Today's classic is The Canterbury Tales (1400) by Geoffrey Chaucer.

Synopsis:
On a spring day in April--sometime in the waning years of the 14th century--29 travelers set out for Canterbury on a pilgrimage to the shrine of Saint Thomas Beckett. Among them is a knight, a monk, a prioress, a plowman, a miller, a merchant, a clerk, and an oft-widowed wife from Bath. Travel is arduous and wearing; to maintain their spirits, this band of pilgrims entertains each other with a series of tall tales that span the spectrum of literary genres. Five hundred years later, people are still reading Geoffrey Chaucer's The Canterbury Tales. From the heroic romance of "The Knight's Tale" to the low farce embodied in the stories of the Miller, the Reeve, and the Merchant, Chaucer treated such universal subjects as love, sex, and death in poetry that is simultaneously witty, insightful, and poignant. The Canterbury Tales is a grand tour of 14th-century English mores and morals--one that modern-day readers will enjoy.
Do you remember any of it?
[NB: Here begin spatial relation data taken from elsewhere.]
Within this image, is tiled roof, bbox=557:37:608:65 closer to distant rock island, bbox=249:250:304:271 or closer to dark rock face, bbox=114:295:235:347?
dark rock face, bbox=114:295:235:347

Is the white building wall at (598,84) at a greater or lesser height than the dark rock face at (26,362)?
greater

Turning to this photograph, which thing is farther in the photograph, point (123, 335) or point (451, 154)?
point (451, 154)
Here is a Modern English excerpt from "The Physician's Tale."

There was, as we're told by Titus Livius,
A knight once who was called Virginius,
A man of worth and honor through and through,
One strong in friends and with great riches too.
This knight begat a daughter by his wife
And had no other children all his life.
This maiden had such loveliness that she
Was fairer than all creatures men may see;
For Nature in her sovereign diligence
Had molded her with such great excellence
It was as if "Look here!" she would proclaim,
"I, Nature, form and paint just so, the same,
When I may choose. Who with me can compete?
Pygmalion? No, let him forge and beat,
Engrave or paint, for I will dare to say
Both Zeuxis and Apelles work away
In vain to sculpt and paint, to forge, create,
If me they would presume to imitate.
For He who's the Creator principal
Has made of me His vicar general,
To form and paint all creatures everywhere
As I desire, and all are in my care
Beneath the changing moon. And for my task
There's nothing as I work I need to ask,
My Lord and I are fully in accord.
I fashioned her in worship of my Lord,
And so I do with all my other creatures,
Whatever be their hue or other features."
So Nature would have spoken, I would gauge.

You can read the entire text of The Canterbury Tales in its original Middle English form online at Read Print. You can also read the Modern English translation here.

If you've read it, take a quiz to test your memory here.

Have you read The Canterbury Tales? Which tale is your favorite? The Knight's, the Cook's, the Wife of Bath's?